MOS2 does not interact with known protein components in D-bodies. (A) Localization of MOS2-YFP and HYL1-YFP in N. benthaniana cells. N. benthamiana leaves were agroinfiltrated with pMOS2::MOS2-YFP and pHYL1::HYL1-YFP constructs. YFP fluorescence was observed two days post agroinfiltration. Nuclei were labeled with DAPI and pseudocolored in red.

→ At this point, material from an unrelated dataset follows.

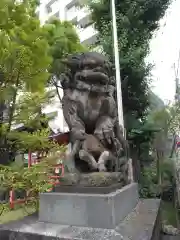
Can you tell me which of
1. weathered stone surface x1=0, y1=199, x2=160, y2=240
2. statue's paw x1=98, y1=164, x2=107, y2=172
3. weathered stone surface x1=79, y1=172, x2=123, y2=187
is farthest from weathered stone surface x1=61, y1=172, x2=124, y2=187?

Bar = 5 μm. (B) Pair-wise BiFC experiments between MOS2, SE, DCL1 and HYL1. Protein partners were fused to an N-terminal fragment or C-terminal fragment of YFP, respectively, and co-infiltrated into N. benthaniana leaves. Nuclei were labeled with DAPI and pseudocolored in red. Bar = 5 μm. (C) Arabidopsis protoplasts were transfected with indicated combinations of constructs. FLAG-SE, FLAG-HYL1, myc-DCL1N, and myc-DCL1C were immunoprecipitated with anti-FLAG or anti-myc antibodies. The pull-down products were analyzed by immunoblots with anti-FLAG, anti-myc, or anti-HA antibodies as indicated. (D) Interactions between SE, MOS2 and HYL1 detected by yeast two-hybrid assays. The indicated constructs were transformed to the yeast AH109 strain. Growth on selective medium lacking histidine, adenine, leucine, and tryptophan (-His-Ade-Leu-Trp) or on control medium lacking only leucine and tryptophan (-Leu-Trp) is shown.

Figure 7

MOS2 facilitates the recruitment of pri-miRNAs by HYL1 and the localization of HYL1 in D-bodies. (A) HYL1-YFP and MOS2 protein levels in 2-week-old seedlings of the indicated plants, as measured by immunoblot using YFP and MOS2 antibodies, respectively. Tubulin was also probed and served as the loading control. (B) HYL1-YFP was immunoprecipitated from the 2-week-old seedlings of the indicated plants using a GFP-specific antibody. RNAs were isolated from the nuclear extracts and immunoprecipitates and analyzed by RT-PCR with specific primers to detect the indicated pri-miRNAs. The HYL1-YFP protein was detected by anti-GFP antibody. (C) Images of nuclei in root cells of 2-week-old seedlings of the indicated plants. HYL1-YFP was localized in D-bodies in ∼95% of the Col-0 cells and it became evenly distributed in the nucleoplasm in ∼80% of the mos2-2 cells. The percentage of D-body positive nuclei was calculated based on more than 500 cells from 10 plants for each genotype. The error bars indicate SD (n = 500), and the asterisk indicates a significant difference between the samples (t test, P < 0.05). White bar = 5 μm.